# Task objective
Output the lines below as a JSON list of strings, with one string for each line and no blank lines.

Spatial relation data
....
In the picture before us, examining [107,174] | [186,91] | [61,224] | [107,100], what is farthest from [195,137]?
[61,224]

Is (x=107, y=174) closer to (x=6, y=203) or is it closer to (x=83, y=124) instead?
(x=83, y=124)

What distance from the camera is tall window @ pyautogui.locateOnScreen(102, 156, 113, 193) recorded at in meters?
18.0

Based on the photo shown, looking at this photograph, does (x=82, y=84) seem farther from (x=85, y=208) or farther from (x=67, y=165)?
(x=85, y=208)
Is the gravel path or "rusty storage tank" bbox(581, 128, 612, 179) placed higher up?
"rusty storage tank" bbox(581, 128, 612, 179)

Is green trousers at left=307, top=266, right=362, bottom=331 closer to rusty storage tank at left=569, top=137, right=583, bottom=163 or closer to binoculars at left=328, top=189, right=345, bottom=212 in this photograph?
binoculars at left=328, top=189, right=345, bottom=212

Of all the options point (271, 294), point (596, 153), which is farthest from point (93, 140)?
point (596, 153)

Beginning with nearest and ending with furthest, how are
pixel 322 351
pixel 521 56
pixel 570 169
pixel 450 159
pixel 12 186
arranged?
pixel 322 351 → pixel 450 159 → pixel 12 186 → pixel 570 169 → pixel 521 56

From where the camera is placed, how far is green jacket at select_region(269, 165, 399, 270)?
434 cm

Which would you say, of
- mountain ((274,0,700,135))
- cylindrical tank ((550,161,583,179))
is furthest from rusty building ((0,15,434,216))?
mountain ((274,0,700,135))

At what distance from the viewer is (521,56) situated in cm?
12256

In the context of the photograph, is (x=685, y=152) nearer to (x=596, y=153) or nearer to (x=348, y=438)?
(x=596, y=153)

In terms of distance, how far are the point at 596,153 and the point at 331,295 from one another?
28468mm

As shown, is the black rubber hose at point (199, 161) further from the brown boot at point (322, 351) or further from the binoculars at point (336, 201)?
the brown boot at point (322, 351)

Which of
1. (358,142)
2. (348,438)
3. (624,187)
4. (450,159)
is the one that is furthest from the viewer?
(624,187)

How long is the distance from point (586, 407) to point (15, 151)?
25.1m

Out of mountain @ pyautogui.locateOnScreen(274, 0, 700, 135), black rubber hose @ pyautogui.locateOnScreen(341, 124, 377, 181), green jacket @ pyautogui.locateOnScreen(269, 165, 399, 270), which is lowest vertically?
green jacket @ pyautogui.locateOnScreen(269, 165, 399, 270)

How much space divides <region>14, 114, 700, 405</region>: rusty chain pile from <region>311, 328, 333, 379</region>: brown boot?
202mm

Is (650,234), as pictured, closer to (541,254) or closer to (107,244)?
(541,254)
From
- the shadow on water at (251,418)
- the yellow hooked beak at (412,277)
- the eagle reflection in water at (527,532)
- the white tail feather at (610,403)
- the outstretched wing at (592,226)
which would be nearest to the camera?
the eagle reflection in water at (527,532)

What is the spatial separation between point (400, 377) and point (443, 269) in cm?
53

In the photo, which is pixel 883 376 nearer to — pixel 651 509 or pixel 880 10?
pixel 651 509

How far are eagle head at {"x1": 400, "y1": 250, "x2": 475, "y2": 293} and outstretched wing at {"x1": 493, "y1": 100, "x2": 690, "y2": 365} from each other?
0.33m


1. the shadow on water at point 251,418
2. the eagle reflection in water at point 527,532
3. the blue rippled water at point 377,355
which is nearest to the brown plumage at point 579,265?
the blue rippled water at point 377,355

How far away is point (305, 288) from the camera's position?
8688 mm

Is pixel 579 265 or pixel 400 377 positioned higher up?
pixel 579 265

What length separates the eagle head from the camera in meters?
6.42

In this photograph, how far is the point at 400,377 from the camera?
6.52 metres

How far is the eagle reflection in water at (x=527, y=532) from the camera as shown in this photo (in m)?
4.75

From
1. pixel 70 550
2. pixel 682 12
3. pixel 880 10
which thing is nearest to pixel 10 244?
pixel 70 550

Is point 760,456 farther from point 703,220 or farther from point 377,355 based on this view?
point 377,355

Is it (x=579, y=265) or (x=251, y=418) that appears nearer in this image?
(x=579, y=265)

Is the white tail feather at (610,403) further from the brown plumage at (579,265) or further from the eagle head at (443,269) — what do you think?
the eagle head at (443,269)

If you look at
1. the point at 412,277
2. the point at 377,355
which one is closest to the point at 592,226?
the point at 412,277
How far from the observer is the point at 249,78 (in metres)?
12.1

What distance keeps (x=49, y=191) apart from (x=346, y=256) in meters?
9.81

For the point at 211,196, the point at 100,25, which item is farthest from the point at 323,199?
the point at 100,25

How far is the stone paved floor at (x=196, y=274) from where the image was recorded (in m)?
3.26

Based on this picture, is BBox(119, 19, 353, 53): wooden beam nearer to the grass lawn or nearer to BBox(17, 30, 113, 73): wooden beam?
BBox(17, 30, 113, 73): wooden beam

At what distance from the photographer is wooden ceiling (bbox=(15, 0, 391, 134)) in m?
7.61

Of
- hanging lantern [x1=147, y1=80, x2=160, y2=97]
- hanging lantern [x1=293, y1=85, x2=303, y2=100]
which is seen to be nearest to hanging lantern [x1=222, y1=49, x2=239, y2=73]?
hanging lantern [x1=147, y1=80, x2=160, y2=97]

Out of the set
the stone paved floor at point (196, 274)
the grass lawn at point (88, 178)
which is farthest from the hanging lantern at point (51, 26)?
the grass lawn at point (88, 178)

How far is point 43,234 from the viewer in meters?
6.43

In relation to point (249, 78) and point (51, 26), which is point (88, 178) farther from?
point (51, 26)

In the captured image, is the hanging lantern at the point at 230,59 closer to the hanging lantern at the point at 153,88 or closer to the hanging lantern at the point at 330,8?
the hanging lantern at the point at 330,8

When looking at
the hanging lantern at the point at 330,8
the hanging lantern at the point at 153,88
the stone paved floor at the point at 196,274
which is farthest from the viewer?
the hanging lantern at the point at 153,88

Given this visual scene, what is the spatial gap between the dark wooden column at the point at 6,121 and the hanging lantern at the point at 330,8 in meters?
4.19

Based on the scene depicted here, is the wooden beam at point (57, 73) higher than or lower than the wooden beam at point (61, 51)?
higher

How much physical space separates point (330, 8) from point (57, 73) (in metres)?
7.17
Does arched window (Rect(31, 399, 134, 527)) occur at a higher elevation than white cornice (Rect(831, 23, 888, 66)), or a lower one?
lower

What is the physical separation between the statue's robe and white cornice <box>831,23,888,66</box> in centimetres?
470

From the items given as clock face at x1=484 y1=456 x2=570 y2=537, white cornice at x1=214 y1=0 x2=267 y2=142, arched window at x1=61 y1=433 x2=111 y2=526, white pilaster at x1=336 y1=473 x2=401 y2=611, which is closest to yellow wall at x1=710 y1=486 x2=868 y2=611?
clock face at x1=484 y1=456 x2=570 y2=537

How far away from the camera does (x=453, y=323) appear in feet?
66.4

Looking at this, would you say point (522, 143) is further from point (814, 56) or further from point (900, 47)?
....
# Response to the exercise
[
  "In the picture before us, examining [107,174] | [186,91] | [61,224] | [107,100], what is farthest from [195,137]?",
  "[61,224]",
  "Is (x=107, y=174) closer to (x=6, y=203) or is it closer to (x=83, y=124) instead?",
  "(x=83, y=124)",
  "What distance from the camera is tall window @ pyautogui.locateOnScreen(102, 156, 113, 193) recorded at in meters?",
  "18.0",
  "Based on the photo shown, looking at this photograph, does (x=82, y=84) seem farther from (x=85, y=208) or farther from (x=67, y=165)?",
  "(x=85, y=208)",
  "Is the gravel path or \"rusty storage tank\" bbox(581, 128, 612, 179) placed higher up?",
  "\"rusty storage tank\" bbox(581, 128, 612, 179)",
  "Is green trousers at left=307, top=266, right=362, bottom=331 closer to rusty storage tank at left=569, top=137, right=583, bottom=163 or closer to binoculars at left=328, top=189, right=345, bottom=212 in this photograph?",
  "binoculars at left=328, top=189, right=345, bottom=212",
  "Of all the options point (271, 294), point (596, 153), which is farthest from point (93, 140)?",
  "point (596, 153)",
  "Beginning with nearest and ending with furthest, how are",
  "pixel 322 351",
  "pixel 521 56",
  "pixel 570 169",
  "pixel 450 159",
  "pixel 12 186",
  "arranged?",
  "pixel 322 351 → pixel 450 159 → pixel 12 186 → pixel 570 169 → pixel 521 56",
  "From where the camera is placed, how far is green jacket at select_region(269, 165, 399, 270)?",
  "434 cm",
  "Which would you say, of",
  "- mountain ((274,0,700,135))",
  "- cylindrical tank ((550,161,583,179))",
  "is furthest from rusty building ((0,15,434,216))?",
  "mountain ((274,0,700,135))",
  "At what distance from the viewer is (521,56) situated in cm?",
  "12256",
  "In the context of the photograph, is (x=685, y=152) nearer to (x=596, y=153) or nearer to (x=348, y=438)?",
  "(x=596, y=153)",
  "In terms of distance, how far are the point at 596,153 and the point at 331,295 from one another?",
  "28468mm",
  "As shown, is the black rubber hose at point (199, 161) further from the brown boot at point (322, 351) or further from the binoculars at point (336, 201)?",
  "the brown boot at point (322, 351)",
  "Which of",
  "1. (358,142)",
  "2. (348,438)",
  "3. (624,187)",
  "4. (450,159)",
  "is the one that is furthest from the viewer?",
  "(624,187)",
  "How long is the distance from point (586, 407) to point (15, 151)?",
  "25.1m",
  "Out of mountain @ pyautogui.locateOnScreen(274, 0, 700, 135), black rubber hose @ pyautogui.locateOnScreen(341, 124, 377, 181), green jacket @ pyautogui.locateOnScreen(269, 165, 399, 270), which is lowest vertically?",
  "green jacket @ pyautogui.locateOnScreen(269, 165, 399, 270)",
  "How much space divides <region>14, 114, 700, 405</region>: rusty chain pile from <region>311, 328, 333, 379</region>: brown boot?",
  "202mm",
  "Is (650,234), as pictured, closer to (541,254) or closer to (107,244)?",
  "(541,254)",
  "From",
  "- the shadow on water at (251,418)",
  "- the yellow hooked beak at (412,277)",
  "- the eagle reflection in water at (527,532)",
  "- the white tail feather at (610,403)",
  "- the outstretched wing at (592,226)",
  "which would be nearest to the camera?",
  "the eagle reflection in water at (527,532)",
  "What is the spatial separation between point (400, 377) and point (443, 269) in cm?",
  "53",
  "In the photo, which is pixel 883 376 nearer to — pixel 651 509 or pixel 880 10?",
  "pixel 651 509",
  "How far are eagle head at {\"x1\": 400, \"y1\": 250, \"x2\": 475, \"y2\": 293} and outstretched wing at {\"x1\": 493, \"y1\": 100, \"x2\": 690, \"y2\": 365} from each other?",
  "0.33m",
  "1. the shadow on water at point 251,418",
  "2. the eagle reflection in water at point 527,532",
  "3. the blue rippled water at point 377,355",
  "which is nearest to the brown plumage at point 579,265?",
  "the blue rippled water at point 377,355",
  "How far away is point (305, 288) from the camera's position?",
  "8688 mm",
  "Is pixel 579 265 or pixel 400 377 positioned higher up?",
  "pixel 579 265",
  "What length separates the eagle head from the camera in meters?",
  "6.42",
  "In this photograph, how far is the point at 400,377 from the camera?",
  "6.52 metres",
  "How far is the eagle reflection in water at (x=527, y=532) from the camera as shown in this photo (in m)?",
  "4.75",
  "From",
  "1. pixel 70 550",
  "2. pixel 682 12",
  "3. pixel 880 10",
  "which thing is nearest to pixel 10 244?",
  "pixel 70 550",
  "Is point 760,456 farther from point 703,220 or farther from point 377,355 based on this view?",
  "point 377,355",
  "Is it (x=579, y=265) or (x=251, y=418) that appears nearer in this image?",
  "(x=579, y=265)",
  "Is the white tail feather at (610,403) further from the brown plumage at (579,265) or further from the eagle head at (443,269) — what do you think?",
  "the eagle head at (443,269)",
  "If you look at",
  "1. the point at 412,277",
  "2. the point at 377,355",
  "which one is closest to the point at 592,226?",
  "the point at 412,277",
  "How far from the observer is the point at 249,78 (in metres)?",
  "12.1",
  "What distance keeps (x=49, y=191) apart from (x=346, y=256) in meters?",
  "9.81",
  "For the point at 211,196, the point at 100,25, which item is farthest from the point at 323,199?",
  "the point at 100,25",
  "How far is the stone paved floor at (x=196, y=274) from where the image was recorded (in m)?",
  "3.26",
  "Based on this picture, is BBox(119, 19, 353, 53): wooden beam nearer to the grass lawn or nearer to BBox(17, 30, 113, 73): wooden beam?",
  "BBox(17, 30, 113, 73): wooden beam",
  "At what distance from the photographer is wooden ceiling (bbox=(15, 0, 391, 134)) in m?",
  "7.61",
  "Of",
  "- hanging lantern [x1=147, y1=80, x2=160, y2=97]",
  "- hanging lantern [x1=293, y1=85, x2=303, y2=100]",
  "which is seen to be nearest to hanging lantern [x1=222, y1=49, x2=239, y2=73]?",
  "hanging lantern [x1=147, y1=80, x2=160, y2=97]",
  "Out of the set",
  "the stone paved floor at point (196, 274)",
  "the grass lawn at point (88, 178)",
  "which is farthest from the hanging lantern at point (51, 26)?",
  "the grass lawn at point (88, 178)",
  "How far is point 43,234 from the viewer in meters?",
  "6.43",
  "In relation to point (249, 78) and point (51, 26), which is point (88, 178) farther from?",
  "point (51, 26)",
  "In the captured image, is the hanging lantern at the point at 230,59 closer to the hanging lantern at the point at 153,88 or closer to the hanging lantern at the point at 330,8?",
  "the hanging lantern at the point at 330,8",
  "When looking at",
  "the hanging lantern at the point at 330,8",
  "the hanging lantern at the point at 153,88",
  "the stone paved floor at the point at 196,274",
  "which is farthest from the viewer?",
  "the hanging lantern at the point at 153,88",
  "Given this visual scene, what is the spatial gap between the dark wooden column at the point at 6,121 and the hanging lantern at the point at 330,8 in meters?",
  "4.19",
  "Based on the scene depicted here, is the wooden beam at point (57, 73) higher than or lower than the wooden beam at point (61, 51)?",
  "higher",
  "How much physical space separates point (330, 8) from point (57, 73) (in metres)?",
  "7.17",
  "Does arched window (Rect(31, 399, 134, 527)) occur at a higher elevation than white cornice (Rect(831, 23, 888, 66)), or a lower one?",
  "lower",
  "What is the physical separation between the statue's robe and white cornice <box>831,23,888,66</box> in centimetres?",
  "470",
  "From the items given as clock face at x1=484 y1=456 x2=570 y2=537, white cornice at x1=214 y1=0 x2=267 y2=142, arched window at x1=61 y1=433 x2=111 y2=526, white pilaster at x1=336 y1=473 x2=401 y2=611, which is closest to yellow wall at x1=710 y1=486 x2=868 y2=611?",
  "clock face at x1=484 y1=456 x2=570 y2=537",
  "How far away from the camera does (x=453, y=323) appear in feet?",
  "66.4",
  "Looking at this, would you say point (522, 143) is further from point (814, 56) or further from point (900, 47)?"
]